Alexander the Great, of course, was a pupil of Aristotle. The latter could be a bit of a stern taskmaster and urged Alexander to forgo carnal dalliances with women, which would only get in the way of his serious empire-building. "Beware the bints," he urged, "or you'll never wind up running the world." Aristotle's advice anticipated that of Oscar Wilde's Lord Henry in The Picture of Dorian Gray:
Women, as some witty Frenchman once put it, inspire us with the desire to do masterpieces and always prevent us from carrying them out.
Alexander took the injunction to heart and sent his main squeeze, Phyllis, packing. However, in a rather uncommon bit of kindness you'd never expect from the Macedonian, he had the decency to explain why there could be no more whoopie: "Aristotle told me to."

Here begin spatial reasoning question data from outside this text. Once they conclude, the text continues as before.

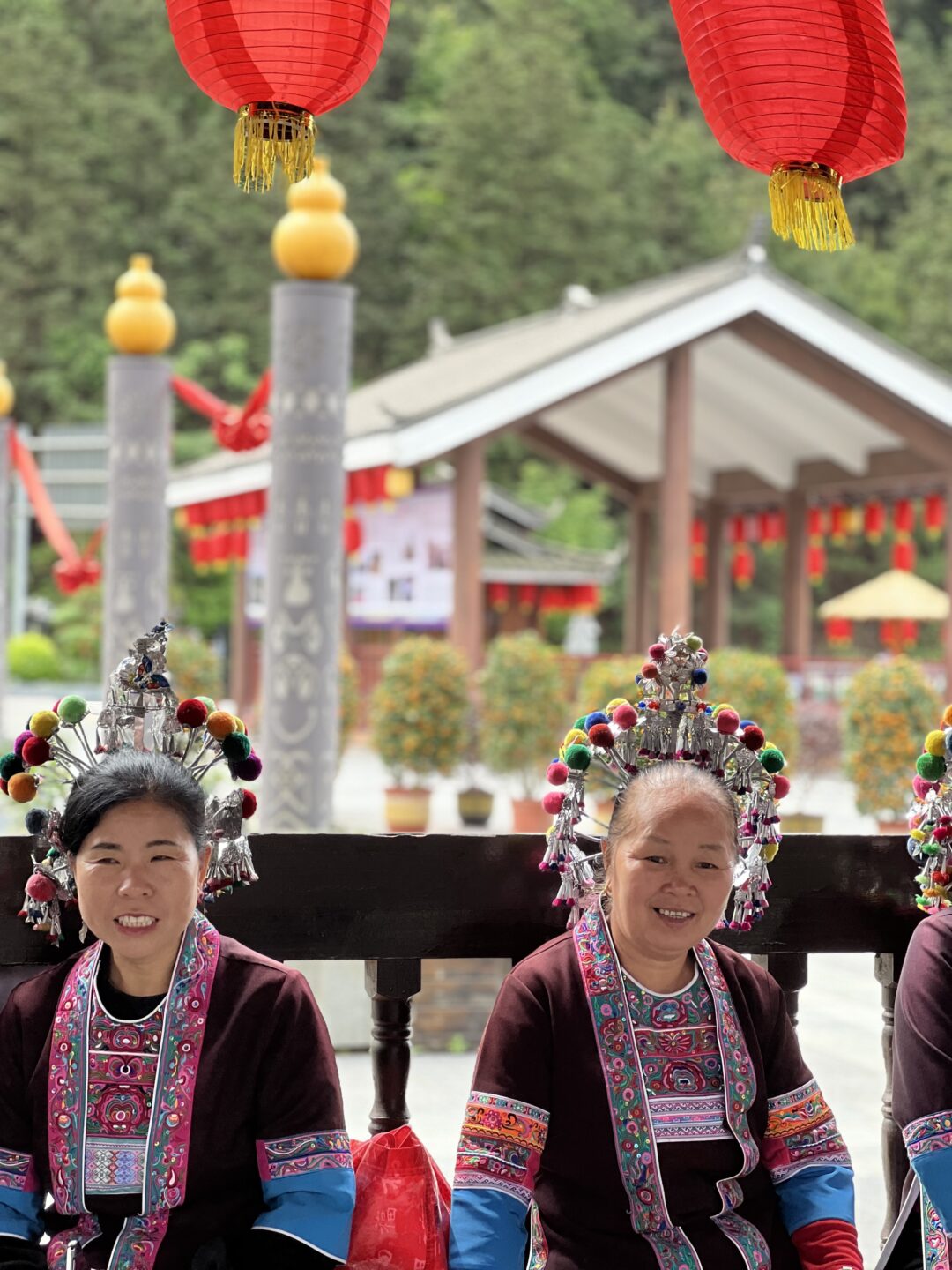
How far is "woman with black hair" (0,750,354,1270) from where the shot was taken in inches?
83.3

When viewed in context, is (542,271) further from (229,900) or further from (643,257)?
(229,900)

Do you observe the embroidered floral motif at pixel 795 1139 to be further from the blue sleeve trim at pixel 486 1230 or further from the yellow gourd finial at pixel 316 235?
the yellow gourd finial at pixel 316 235

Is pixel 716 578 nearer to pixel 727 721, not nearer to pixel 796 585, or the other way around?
pixel 796 585

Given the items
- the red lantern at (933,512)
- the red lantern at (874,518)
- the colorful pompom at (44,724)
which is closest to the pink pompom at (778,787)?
the colorful pompom at (44,724)

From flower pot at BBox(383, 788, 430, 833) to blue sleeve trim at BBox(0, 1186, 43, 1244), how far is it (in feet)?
29.1

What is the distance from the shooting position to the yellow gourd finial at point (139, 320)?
8492mm

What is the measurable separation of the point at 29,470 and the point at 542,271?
24318 mm

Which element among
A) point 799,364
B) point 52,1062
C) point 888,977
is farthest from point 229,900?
point 799,364

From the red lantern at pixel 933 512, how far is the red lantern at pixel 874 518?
686mm

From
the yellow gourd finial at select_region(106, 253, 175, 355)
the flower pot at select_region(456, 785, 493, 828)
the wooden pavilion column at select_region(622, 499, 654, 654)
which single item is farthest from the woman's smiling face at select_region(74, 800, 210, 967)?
the wooden pavilion column at select_region(622, 499, 654, 654)

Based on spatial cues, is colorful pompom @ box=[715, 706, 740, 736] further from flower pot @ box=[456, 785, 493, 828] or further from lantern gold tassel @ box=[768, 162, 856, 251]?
flower pot @ box=[456, 785, 493, 828]

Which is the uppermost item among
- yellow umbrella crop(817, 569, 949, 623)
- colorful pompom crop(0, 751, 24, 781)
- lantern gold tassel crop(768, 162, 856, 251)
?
yellow umbrella crop(817, 569, 949, 623)

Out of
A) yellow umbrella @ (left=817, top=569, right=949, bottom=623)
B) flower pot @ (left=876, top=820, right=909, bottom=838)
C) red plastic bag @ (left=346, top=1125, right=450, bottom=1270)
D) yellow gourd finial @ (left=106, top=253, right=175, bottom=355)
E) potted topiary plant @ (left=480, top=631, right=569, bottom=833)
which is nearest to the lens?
red plastic bag @ (left=346, top=1125, right=450, bottom=1270)

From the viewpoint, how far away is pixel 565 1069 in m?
2.23
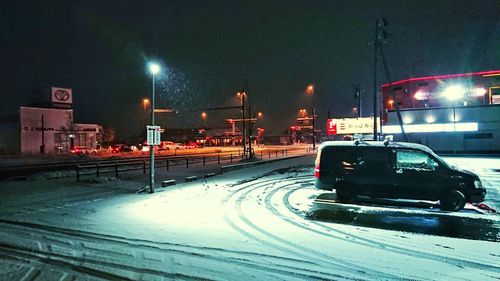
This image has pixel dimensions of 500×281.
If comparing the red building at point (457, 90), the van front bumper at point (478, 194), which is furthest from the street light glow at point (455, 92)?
the van front bumper at point (478, 194)

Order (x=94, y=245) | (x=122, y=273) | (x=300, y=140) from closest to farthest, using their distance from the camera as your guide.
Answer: (x=122, y=273), (x=94, y=245), (x=300, y=140)

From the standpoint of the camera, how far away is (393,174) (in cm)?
1033

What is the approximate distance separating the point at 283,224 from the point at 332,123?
4233 centimetres

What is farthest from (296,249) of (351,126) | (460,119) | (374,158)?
(351,126)

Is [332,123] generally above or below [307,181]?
above

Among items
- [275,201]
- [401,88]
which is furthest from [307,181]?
[401,88]

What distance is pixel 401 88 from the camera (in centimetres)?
6581

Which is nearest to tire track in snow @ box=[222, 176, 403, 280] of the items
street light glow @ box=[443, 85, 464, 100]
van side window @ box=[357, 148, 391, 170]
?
van side window @ box=[357, 148, 391, 170]

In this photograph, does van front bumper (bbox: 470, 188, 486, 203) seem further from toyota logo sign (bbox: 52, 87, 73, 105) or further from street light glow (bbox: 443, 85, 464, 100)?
toyota logo sign (bbox: 52, 87, 73, 105)

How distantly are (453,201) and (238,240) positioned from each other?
6.59 metres

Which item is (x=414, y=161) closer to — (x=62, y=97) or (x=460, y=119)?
(x=460, y=119)

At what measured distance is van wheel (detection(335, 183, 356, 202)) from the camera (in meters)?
10.9

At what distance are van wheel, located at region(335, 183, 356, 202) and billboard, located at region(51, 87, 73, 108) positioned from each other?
6141 cm

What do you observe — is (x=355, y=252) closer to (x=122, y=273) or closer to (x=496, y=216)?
(x=122, y=273)
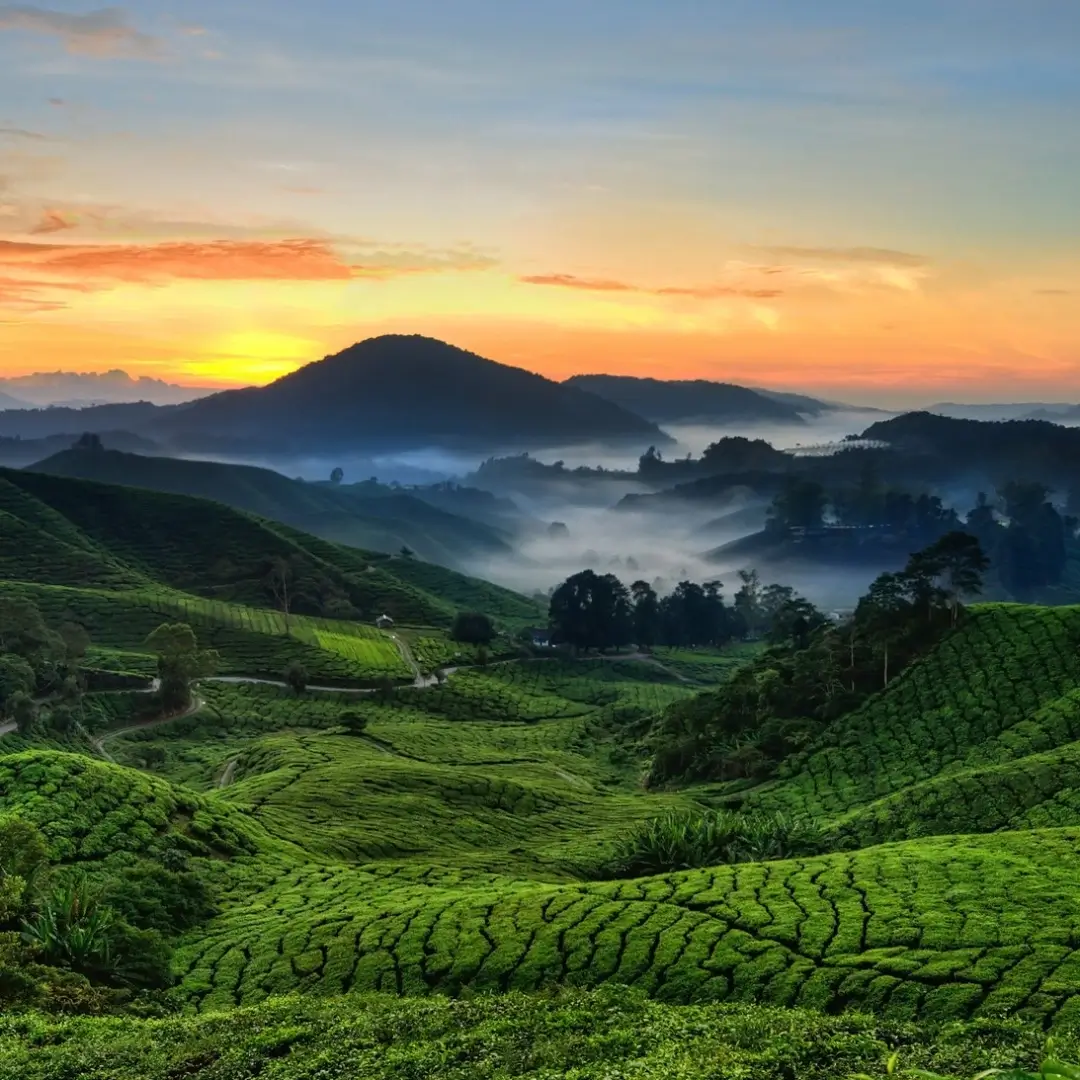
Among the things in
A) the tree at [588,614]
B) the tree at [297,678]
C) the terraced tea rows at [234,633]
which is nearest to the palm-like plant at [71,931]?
the tree at [297,678]

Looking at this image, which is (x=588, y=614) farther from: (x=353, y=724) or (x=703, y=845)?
(x=703, y=845)

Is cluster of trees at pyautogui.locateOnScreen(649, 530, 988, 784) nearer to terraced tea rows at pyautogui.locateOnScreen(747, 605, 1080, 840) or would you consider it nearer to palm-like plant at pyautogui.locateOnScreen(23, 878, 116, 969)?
terraced tea rows at pyautogui.locateOnScreen(747, 605, 1080, 840)

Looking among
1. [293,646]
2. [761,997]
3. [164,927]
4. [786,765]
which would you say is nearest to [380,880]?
[164,927]

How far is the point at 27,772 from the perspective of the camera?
31.1 meters

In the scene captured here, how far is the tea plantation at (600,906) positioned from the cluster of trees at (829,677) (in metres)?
1.89

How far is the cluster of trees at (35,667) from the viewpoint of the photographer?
69.5 meters

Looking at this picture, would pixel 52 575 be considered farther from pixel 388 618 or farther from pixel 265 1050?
pixel 265 1050

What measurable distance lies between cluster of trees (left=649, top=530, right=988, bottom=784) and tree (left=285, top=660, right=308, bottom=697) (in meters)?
41.1

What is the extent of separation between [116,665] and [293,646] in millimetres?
19700

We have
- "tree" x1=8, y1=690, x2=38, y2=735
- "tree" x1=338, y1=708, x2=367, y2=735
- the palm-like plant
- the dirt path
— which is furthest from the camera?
the dirt path

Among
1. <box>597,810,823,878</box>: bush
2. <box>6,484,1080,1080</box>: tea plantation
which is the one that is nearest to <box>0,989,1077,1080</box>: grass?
<box>6,484,1080,1080</box>: tea plantation

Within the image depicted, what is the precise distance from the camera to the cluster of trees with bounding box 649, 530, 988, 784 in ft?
182

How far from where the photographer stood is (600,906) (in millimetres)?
23109

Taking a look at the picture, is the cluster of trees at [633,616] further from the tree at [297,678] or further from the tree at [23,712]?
the tree at [23,712]
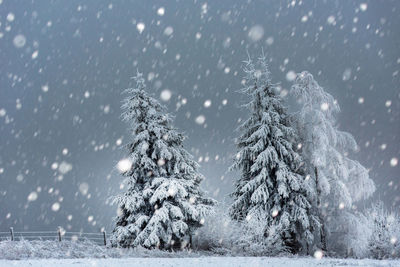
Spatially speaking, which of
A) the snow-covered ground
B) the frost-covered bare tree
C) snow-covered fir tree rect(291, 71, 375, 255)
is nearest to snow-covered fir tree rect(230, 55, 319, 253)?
snow-covered fir tree rect(291, 71, 375, 255)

Well, Phyllis wasn't going to take this lying down (although lying down was certainly what she craved most). Holding the master Aristotle responsible for the loss of the best bang she'd ever had, Phyllis crept into the teacher's school and undid her bustier to reveal a bit of skin. Aristotle looked up, right in the midst of a lesson he was delivering, saw the jiggling, and excused himself from the pupils. He probably told the lads to count the teeth of a horse, to keep them occupied in his absence. (Look up that parable some day when you have a spare moment; I frequently used it in my classes and got blank stares on the folly of empiricism.)

Phyllis and Aristotle withdrew to his private chambers with alacrity. The latter was apparently delirious with desire and expected some a-courting and a-sparking.

They got naked and Aristotle anticipated action. Instead, Phyllis, to enact a bit of revenge (which was her intention all along), demanded he get down on all fours and convey her like a horse. He did. Check out the spicy pic, above, once more. Baldung wasn't the only artist to spread this Grecian porn; quite a few other woodcuts by various artists exist of a dominatrix riding the elderly philosopher. 

Quite a story. But wait, there's more! In some sort of weird coincidence, I learned just this week that Dr. Richard von Krafft-Ebing incorporated the Phyllis/Aristotle tale into his magnum opus which so gripped me as a lad. (By the way, did you know the good doctor was the one to popularize the word masochism? Maybe he had an insight into Aristotle the rest of us missed.)

Then, while pondering Phyllis applying the spurs to the philosopher, a phrase from the vasty deep popped to mind:
Oh God! There's nothing so foolish as an old man in love!
Now where would I have read that? My mind really is a trap of curious detritus.

It took some doing, but eventually I ran it down. It's from the play I Suppositi (The Pretenders) by Ludovico Ariosto. In yet another curious twist of fate, it was first performed in 1509, just six years after Baldung's centerfold shot of the buxom Phyllis appeared. I have no idea why that line from such an obscure play stuck with me for all these years. But it did.

So late tonight prepping my homemade spaghetti supper, the Sherlock Holmes tale, The Adventure of the Retired Colourmanresurfaced after nearly a half-century. Another instance of such foolishness, but with far more serious consequences.

And then I thought of the old radio play from the forties based upon this Holmes' adventure. The playwrights (Anthony Boucher and Dennis Green) were quite literate and worked in a bit of William Shakespeare's Shylock shrieking, "My daughter, oh my ducats, oh my daughter!" Italy, once more, don't you see.

Apparently today was destined to be tainted Neapolitan. And the title of this essay? Well, ever the language harlot, I just wanted an excuse to wield an asyndeton.